Almost throughout the film, Man-su has bad toothache.  He refuses treatment offered by his wife’s boss, Oh Jin-ho, partly because Man-su suspects the dentist of having designs on Mi-ri but chiefly because the toothache is symbolic.  It represents Man-su’s guilty conscience about what he’s doing or, to put it more positively, nagging vestiges of humanity.  This is the closest that Park comes to sympathy with Man-su.  Abstinent for most of the story, he’s obliged to drink with Seon-chul, to get him drunk and ripe for killing.  Alcohol helps Man-su withstand the pain of yanking out his decayed tooth with pliers, before dispatching his third and last victim.  Once Man-su’s troublesome tooth is out, the film’s normal sardonic service is fully resumed

No Other Choice‘s best bits are the scenes between Man-su and Mi-ri – though they’re also frustrating since they give a flavour of what Lee Byung-hun and Son Ye-jin, who play the pair, might be capable of in a suppler Park film.  As Man-su, Lee is committed and necessarily energetic throughout but the husband-and-wife exchanges allow him to be more nuanced.  A highlight is a fancy dress party and its aftermath, where dental envy and marital tension collide, and the result is funny and sad.  Delayed on nefarious business, Man-su arrives late to the party to see his wife and Oh, both dressed as Native Americans, dancing together.  He feels a fool in his military uniform, gold braid and bicorne hat.  Back home with Mi-ri, he demands an explanation – ‘What were you thinking?  Matching your costume with Dr Ouch – dressing me up as a goddamn Nutcracker?’  His exasperated wife enlightens Man-su – he was meant to be John Smith, and she was Pocahontas:  ‘Ri-one’s favorite cartoon!  You forgot?  We watched it a million times with her!  When I told Dr Oh I’d be Pocahontas, the whole clinic decided to be Native Americans! … You and I were meant to be a pair!’

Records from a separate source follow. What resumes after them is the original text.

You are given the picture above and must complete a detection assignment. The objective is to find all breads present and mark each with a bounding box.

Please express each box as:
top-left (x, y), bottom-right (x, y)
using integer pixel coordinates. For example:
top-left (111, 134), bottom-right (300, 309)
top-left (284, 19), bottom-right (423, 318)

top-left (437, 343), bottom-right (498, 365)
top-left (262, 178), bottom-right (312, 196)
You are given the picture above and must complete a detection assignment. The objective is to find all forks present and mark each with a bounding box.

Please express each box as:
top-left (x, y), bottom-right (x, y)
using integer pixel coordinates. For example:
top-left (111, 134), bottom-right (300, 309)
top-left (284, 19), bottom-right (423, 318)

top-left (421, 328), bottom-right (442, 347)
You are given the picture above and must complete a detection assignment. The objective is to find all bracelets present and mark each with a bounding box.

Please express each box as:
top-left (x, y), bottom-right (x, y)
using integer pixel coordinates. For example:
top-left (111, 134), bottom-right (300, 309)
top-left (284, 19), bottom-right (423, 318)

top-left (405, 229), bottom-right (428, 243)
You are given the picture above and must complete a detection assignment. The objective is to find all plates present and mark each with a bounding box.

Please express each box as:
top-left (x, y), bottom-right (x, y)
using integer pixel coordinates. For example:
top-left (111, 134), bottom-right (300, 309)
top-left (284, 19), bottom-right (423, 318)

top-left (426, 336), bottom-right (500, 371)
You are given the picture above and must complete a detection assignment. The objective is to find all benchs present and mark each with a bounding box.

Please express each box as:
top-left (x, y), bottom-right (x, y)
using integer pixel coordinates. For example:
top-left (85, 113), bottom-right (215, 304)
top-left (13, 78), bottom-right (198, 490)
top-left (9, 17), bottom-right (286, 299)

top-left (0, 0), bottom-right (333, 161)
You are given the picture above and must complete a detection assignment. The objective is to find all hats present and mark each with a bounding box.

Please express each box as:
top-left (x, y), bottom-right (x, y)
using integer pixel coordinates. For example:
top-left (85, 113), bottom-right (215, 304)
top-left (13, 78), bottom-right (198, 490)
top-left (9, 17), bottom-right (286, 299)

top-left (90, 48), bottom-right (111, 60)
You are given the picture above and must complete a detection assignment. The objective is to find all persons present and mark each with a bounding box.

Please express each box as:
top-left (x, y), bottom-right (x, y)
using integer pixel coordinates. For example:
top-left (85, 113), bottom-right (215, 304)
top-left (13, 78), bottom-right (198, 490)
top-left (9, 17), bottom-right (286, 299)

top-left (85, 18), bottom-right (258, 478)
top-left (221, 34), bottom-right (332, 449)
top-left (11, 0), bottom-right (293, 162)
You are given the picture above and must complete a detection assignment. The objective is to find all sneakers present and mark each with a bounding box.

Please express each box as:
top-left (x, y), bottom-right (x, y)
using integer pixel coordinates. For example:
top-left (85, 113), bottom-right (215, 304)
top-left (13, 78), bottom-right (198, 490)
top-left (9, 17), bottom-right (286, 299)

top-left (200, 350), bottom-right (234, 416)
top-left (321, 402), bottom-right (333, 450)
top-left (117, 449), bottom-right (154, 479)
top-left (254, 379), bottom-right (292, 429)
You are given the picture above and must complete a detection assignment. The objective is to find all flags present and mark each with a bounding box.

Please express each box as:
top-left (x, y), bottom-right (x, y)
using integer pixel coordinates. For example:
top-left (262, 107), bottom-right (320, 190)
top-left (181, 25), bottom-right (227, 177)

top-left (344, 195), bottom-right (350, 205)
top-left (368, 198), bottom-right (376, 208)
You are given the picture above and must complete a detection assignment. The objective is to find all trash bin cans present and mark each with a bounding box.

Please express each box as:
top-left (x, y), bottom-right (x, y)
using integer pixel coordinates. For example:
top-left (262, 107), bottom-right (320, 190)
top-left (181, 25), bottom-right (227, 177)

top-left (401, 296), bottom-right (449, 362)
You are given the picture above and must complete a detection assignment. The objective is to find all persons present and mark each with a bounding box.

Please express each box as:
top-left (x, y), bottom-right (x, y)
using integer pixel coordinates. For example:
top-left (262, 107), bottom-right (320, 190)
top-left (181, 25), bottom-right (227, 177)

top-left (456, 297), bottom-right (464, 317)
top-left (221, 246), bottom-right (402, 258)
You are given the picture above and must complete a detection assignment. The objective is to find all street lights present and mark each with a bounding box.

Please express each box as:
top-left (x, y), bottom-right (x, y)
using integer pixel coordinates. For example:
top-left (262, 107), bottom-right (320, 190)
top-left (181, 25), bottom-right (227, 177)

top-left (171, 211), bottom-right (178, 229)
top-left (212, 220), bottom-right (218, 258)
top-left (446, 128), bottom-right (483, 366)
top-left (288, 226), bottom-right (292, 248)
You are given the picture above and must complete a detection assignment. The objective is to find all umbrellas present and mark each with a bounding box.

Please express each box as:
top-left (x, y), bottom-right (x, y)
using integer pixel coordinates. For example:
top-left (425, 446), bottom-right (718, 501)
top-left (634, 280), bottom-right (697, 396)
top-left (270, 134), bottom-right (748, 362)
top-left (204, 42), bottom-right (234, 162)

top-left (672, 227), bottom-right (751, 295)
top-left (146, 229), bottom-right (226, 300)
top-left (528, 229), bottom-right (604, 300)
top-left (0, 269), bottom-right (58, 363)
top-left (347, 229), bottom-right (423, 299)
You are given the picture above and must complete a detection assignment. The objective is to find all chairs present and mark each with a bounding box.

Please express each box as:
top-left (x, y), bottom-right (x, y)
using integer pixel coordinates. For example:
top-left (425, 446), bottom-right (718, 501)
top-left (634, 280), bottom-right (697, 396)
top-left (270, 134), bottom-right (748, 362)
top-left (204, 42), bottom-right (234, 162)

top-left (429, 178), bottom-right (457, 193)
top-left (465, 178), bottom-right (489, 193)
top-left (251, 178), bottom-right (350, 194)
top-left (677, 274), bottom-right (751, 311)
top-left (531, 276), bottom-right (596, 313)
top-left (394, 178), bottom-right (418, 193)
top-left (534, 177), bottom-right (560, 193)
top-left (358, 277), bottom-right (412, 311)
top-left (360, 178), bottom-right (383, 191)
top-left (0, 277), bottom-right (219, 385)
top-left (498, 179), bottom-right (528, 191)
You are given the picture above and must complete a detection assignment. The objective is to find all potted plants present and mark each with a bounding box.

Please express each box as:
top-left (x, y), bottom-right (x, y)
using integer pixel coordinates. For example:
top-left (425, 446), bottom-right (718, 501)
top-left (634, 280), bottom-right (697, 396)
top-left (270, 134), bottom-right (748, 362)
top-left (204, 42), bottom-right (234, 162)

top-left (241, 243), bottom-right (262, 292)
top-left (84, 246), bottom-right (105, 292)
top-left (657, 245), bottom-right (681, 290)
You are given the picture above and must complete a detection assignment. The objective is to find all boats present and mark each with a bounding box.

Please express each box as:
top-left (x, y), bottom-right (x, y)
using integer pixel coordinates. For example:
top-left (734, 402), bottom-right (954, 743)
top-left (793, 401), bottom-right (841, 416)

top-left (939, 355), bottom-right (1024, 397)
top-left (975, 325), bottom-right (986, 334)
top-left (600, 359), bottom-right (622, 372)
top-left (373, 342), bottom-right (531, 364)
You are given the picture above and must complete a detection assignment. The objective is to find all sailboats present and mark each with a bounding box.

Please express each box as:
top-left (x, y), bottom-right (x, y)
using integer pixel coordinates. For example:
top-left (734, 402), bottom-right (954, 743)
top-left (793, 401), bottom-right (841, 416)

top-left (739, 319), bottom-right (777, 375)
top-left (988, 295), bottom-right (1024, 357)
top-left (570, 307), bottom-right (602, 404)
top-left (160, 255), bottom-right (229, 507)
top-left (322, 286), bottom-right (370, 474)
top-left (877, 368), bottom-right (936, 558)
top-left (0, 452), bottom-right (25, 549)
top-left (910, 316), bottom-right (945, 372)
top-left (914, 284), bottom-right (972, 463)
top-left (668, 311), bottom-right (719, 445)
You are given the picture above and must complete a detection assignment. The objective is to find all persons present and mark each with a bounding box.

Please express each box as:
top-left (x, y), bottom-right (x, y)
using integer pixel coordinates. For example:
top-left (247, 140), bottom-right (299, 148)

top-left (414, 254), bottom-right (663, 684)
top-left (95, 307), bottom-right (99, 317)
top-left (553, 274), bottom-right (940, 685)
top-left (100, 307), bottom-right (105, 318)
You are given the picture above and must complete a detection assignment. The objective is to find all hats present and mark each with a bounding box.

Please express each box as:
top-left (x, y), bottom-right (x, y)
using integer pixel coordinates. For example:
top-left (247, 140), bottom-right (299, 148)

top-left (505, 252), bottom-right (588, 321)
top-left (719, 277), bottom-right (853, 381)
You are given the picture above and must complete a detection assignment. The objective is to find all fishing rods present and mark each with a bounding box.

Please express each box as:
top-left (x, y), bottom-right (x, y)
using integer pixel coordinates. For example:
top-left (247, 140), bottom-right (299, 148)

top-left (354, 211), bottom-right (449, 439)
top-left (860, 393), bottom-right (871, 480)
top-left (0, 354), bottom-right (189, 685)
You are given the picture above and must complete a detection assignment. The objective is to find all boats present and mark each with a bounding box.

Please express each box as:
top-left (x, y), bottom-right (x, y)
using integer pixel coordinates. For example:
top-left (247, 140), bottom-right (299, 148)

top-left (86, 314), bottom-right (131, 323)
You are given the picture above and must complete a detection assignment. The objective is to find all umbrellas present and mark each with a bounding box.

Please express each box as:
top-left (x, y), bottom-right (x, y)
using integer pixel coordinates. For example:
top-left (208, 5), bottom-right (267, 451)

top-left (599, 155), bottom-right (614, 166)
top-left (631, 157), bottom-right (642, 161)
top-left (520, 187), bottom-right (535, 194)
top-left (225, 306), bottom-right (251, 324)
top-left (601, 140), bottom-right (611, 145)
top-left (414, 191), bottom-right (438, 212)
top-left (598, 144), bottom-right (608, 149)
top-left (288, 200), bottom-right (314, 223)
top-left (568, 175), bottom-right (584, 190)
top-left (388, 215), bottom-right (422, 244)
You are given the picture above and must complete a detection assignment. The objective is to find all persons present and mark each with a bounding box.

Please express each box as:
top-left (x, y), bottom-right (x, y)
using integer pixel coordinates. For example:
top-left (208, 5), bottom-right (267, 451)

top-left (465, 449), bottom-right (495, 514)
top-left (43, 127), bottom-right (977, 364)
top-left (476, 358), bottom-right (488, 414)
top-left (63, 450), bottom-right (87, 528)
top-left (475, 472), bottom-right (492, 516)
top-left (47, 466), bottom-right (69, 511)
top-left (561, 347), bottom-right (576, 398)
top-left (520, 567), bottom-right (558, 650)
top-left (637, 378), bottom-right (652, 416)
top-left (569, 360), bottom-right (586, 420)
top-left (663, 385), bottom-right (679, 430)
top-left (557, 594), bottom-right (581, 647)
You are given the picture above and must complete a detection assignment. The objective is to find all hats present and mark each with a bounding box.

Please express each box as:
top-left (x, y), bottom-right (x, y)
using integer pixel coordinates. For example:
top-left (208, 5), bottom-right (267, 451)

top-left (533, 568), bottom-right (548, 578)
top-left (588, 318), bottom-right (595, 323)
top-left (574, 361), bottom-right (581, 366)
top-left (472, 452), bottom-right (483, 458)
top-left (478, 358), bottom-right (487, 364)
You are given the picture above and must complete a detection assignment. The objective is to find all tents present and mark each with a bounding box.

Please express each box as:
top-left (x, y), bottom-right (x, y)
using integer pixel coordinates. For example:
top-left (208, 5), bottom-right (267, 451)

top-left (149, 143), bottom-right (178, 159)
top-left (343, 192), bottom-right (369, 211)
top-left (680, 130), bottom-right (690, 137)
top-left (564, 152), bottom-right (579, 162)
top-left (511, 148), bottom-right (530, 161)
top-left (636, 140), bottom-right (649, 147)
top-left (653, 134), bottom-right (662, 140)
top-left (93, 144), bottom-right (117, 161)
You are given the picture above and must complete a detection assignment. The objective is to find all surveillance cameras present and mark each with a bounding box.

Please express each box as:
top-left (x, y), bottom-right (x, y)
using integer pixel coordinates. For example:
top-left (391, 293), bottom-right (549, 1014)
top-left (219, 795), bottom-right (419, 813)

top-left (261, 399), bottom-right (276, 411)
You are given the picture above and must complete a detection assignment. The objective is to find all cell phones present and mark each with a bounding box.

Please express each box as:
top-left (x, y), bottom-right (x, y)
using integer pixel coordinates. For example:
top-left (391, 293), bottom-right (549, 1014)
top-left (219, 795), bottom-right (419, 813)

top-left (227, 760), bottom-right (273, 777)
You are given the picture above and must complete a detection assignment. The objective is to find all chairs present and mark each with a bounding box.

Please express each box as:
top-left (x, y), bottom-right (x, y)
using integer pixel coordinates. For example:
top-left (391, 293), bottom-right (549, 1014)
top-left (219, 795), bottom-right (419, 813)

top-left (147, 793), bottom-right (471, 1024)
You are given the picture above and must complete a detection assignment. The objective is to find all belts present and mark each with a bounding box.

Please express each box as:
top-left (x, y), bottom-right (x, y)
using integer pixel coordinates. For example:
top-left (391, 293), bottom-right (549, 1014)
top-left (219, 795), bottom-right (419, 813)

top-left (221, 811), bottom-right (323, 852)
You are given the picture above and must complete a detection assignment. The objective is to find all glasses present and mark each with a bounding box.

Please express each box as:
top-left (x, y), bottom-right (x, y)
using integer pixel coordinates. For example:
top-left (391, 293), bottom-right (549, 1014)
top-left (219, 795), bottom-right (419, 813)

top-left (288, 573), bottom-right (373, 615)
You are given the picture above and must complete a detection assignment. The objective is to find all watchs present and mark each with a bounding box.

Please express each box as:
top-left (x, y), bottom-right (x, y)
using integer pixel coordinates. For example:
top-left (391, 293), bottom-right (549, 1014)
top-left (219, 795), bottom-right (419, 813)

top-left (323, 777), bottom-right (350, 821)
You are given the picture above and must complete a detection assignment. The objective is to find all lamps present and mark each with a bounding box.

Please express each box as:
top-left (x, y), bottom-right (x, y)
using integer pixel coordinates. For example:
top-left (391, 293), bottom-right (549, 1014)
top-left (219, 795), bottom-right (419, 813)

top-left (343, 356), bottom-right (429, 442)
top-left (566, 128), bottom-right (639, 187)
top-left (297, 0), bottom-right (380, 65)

And that’s what they are, even when Mi-ri finds out what Man-su has been up to.  Lee Byung-hun and Son Ye-jin convey so well what attracted the couple (and still attracts them) to each other that their relationship is more interesting than anything else in No Other Choice – whether the botched serial killings, the neurodivergent cello prodigy Ri-one, or a subplot involving Si-one, Mi-ri’s son from her first marriage, who, with a schoolfriend, steals iPhones from a store owned by the friend’s father.  The latter is also the offensively arrogant would-be buyer of Man-su and Mi-ri’s property when they’re struggling to keep it.  You can’t help but be pleased when they get the better of him.

Man-su is appointed by Moon Paper to the post vacated by Seon-chul.  His family can afford to keep their house and Ri-one’s cello lessons.  The little girl’s anti-social behaviour is also improved by the return of the golden retrievers, though they’ll need to stop scrabbling around the apple tree under which the bodies of Si-jo and Cheon-sul are buried.  Man-su has less to fear from the dumb police detective duo who decide that Goo Beom-mo may have murdered Si-jo before being killed by A-ra in self-defence.  At Moon Paper, Man-su finds himself the company’s sole human employee, supervising the machines that have taken over all other jobs.  Straight-faced closing images show a forest of trees being felled.  I guess that will enable some viewers to come out of No Other Choice satisfied they’ve been watching a politically serious and responsible parable for our times.

4 February 2026

[1]  A time interval that must have some special significance for Park Chan-wook:  the two main parts of the narrative in Decision to Leave are also separated by thirteen months.